**Yapılacak iş**
Tuğrul Bey ve taht kavgası konulu metinde "Tuğrul Bey, halifenin" sözlerini içeren ifadeyle açılıp "çocuksuz olarak ölmüştür." ile kapanan kısmı hiçbir değişiklik yapmadan yazın.

**Belge bölümü**
###

Geçen haftaki “Sultan Tuğrul” başlıklı yazıma -araştırmacılara faydalı olacağı düşüncesiyle- Alphonsa de Lamartine’in “Türkiye Tarihi (Aşiretten Devlete, Tercüman 1001 Temel Eser)” adlı eserinden eklemeler yapmak istiyorum:
“Daha 1038 yıllarında, Halife’nin başkumandanı olacak kadar yükselen Türkler, onun inancına yürekten bağlı kalmakla beraber, silahlarını ve topraklarını ellerine geçiriyorlardı. Irkından üç yüz bin adamın başında, Tuğrul Beğ, Sultan’ın adına Bağdat’a giriyor ve büyük bir saygıyla, Halife’yi atının geminden tutarak, düşmanlarının onu kapattığı hapishaneden saraya götürüyordu.
Halife’de Türkler ile olan mecburi ittifakını daha sağlamlaştırmak için, Sultan’ın kız kardeşini (Y.Y: Çağrı Bey’in kızı, Alparslan’ın kız kardeşi) zevce olarak kabul etti. Fakat ırk düşüncesiyle, kendi kızını Sultan’a vermekten hayatı boyunca kaçındı (c.1/s.51-52)” demektedir. Ama, bu evliliğin gerçekleştiğini biliyoruz.
Tuğrul Bey, halifenin kızı (Seyyide Fâtıma el-Betül) ile evlenmiş, bir yıl sonra 4 Eylül 1063’de “nezf-i dem / aşırı kanama” sebebiyle 70 yaşlarında çocuksuz olarak ölmüştür.
Dr.Arslan Tekin: “…eski Türk devletlerinde iktidara geliş, yani tahta çıkış; kesin ve belirli bir kurala bağlanmamıştır (Türk’ün Tarihi, s.303)”. Dolayısıyla Tuğrul Bey’in ölümüyle birlikte taht kavgası başlamıştır.
Yılmaz Öztuna (Büyük Türkiye Tarihi): “1061’de Kutalmış Bey (İbrahim Yınal’ın öldürülmesinden sonra) çok güç kazanmıştı. Kutalmış bey, açıkça sultanlık iddiasında bulundu ve 1063’de Alp-Arslan tahta geçtiği zaman bu iddiasında devam etti. (c.1/s.412)
Alparslan, Kutalmış Bey’i hızla bastırdı. Kutalmış bey, atı yere kapaklanarak öldü. Kutalmış Bey’in oğulları Süleyman Şah ve Mansur Beyler’le kardeşi Resul-Tigin esir düştü. Alp-Arslan, bu Selçuklu prenslerini büyük bir âlicenaplıkla affetti. Hayatlarına ve hürriyetlerine dokunmak şöyle dursun, nasihat edip büyük orduların başında ve “melik=kral” unvanı ile Anadolu’ya gazâya gönderdi (c.1/s.413-414)”ğini belirtmektedir.

###

**Kaynaktan alıntı**
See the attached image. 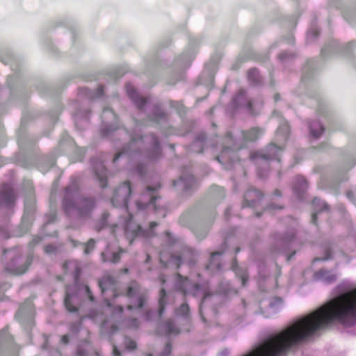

###

**Çözüm**
Tuğrul Bey, halifenin kızı (Seyyide Fâtıma el-Betül) ile evlenmiş, bir yıl sonra 4 Eylül 1063’de “nezf-i dem / aşırı kanama” sebebiyle 70 yaşlarında çocuksuz olarak ölmüştür.